- _Exercise_
Output all of the entries exactly as written.

•••

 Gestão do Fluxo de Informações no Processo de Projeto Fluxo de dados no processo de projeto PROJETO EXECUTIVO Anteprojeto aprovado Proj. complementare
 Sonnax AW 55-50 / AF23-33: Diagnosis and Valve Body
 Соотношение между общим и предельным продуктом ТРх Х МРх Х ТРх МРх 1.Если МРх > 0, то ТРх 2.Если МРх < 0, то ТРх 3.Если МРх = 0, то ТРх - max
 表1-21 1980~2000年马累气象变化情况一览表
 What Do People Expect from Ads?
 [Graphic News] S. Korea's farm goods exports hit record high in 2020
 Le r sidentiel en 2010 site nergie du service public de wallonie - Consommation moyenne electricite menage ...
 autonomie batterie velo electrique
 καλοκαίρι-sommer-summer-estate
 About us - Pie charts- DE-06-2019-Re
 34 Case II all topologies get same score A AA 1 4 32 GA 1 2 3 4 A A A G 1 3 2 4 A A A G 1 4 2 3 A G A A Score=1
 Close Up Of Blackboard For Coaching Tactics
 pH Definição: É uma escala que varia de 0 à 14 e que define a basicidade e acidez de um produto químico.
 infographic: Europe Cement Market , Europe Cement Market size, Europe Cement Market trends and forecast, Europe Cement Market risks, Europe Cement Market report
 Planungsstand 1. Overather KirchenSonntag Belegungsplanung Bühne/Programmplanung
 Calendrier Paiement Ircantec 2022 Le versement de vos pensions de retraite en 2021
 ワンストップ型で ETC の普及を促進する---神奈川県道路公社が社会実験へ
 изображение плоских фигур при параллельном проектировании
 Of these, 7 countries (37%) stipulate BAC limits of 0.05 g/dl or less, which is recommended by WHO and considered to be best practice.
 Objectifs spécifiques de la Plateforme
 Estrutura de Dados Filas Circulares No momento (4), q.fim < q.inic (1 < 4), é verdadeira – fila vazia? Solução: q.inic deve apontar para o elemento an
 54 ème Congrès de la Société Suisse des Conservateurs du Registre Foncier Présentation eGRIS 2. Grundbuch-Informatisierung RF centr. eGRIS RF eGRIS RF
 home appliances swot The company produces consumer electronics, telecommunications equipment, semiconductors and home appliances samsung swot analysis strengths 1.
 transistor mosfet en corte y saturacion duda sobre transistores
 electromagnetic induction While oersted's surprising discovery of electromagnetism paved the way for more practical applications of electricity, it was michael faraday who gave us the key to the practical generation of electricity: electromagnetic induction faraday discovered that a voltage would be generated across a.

•••

- _Result of the task_
 Gestão do Fluxo de Informações no Processo de Projeto Fluxo de dados no processo de projeto PROJETO EXECUTIVO Anteprojeto aprovado Proj. complementare
 Sonnax AW 55-50 / AF23-33: Diagnosis and Valve Body
 Соотношение между общим и предельным продуктом ТРх Х МРх Х ТРх МРх 1.Если МРх > 0, то ТРх 2.Если МРх < 0, то ТРх 3.Если МРх = 0, то ТРх - max
 表1-21 1980~2000年马累气象变化情况一览表
 What Do People Expect from Ads?
 [Graphic News] S. Korea's farm goods exports hit record high in 2020
 Le r sidentiel en 2010 site nergie du service public de wallonie - Consommation moyenne electricite menage ...
 autonomie batterie velo electrique
 καλοκαίρι-sommer-summer-estate
 About us - Pie charts- DE-06-2019-Re
 34 Case II all topologies get same score A AA 1 4 32 GA 1 2 3 4 A A A G 1 3 2 4 A A A G 1 4 2 3 A G A A Score=1
 Close Up Of Blackboard For Coaching Tactics
 pH Definição: É uma escala que varia de 0 à 14 e que define a basicidade e acidez de um produto químico.
 infographic: Europe Cement Market , Europe Cement Market size, Europe Cement Market trends and forecast, Europe Cement Market risks, Europe Cement Market report
 Planungsstand 1. Overather KirchenSonntag Belegungsplanung Bühne/Programmplanung
 Calendrier Paiement Ircantec 2022 Le versement de vos pensions de retraite en 2021
 ワンストップ型で ETC の普及を促進する---神奈川県道路公社が社会実験へ
 изображение плоских фигур при параллельном проектировании
 Of these, 7 countries (37%) stipulate BAC limits of 0.05 g/dl or less, which is recommended by WHO and considered to be best practice.
 Objectifs spécifiques de la Plateforme
 Estrutura de Dados Filas Circulares No momento (4), q.fim < q.inic (1 < 4), é verdadeira – fila vazia? Solução: q.inic deve apontar para o elemento an
 54 ème Congrès de la Société Suisse des Conservateurs du Registre Foncier Présentation eGRIS 2. Grundbuch-Informatisierung RF centr. eGRIS RF eGRIS RF
 home appliances swot The company produces consumer electronics, telecommunications equipment, semiconductors and home appliances samsung swot analysis strengths 1.
 transistor mosfet en corte y saturacion duda sobre transistores
 electromagnetic induction While oersted's surprising discovery of electromagnetism paved the way for more practical applications of electricity, it was michael faraday who gave us the key to the practical generation of electricity: electromagnetic induction faraday discovered that a voltage would be generated across a.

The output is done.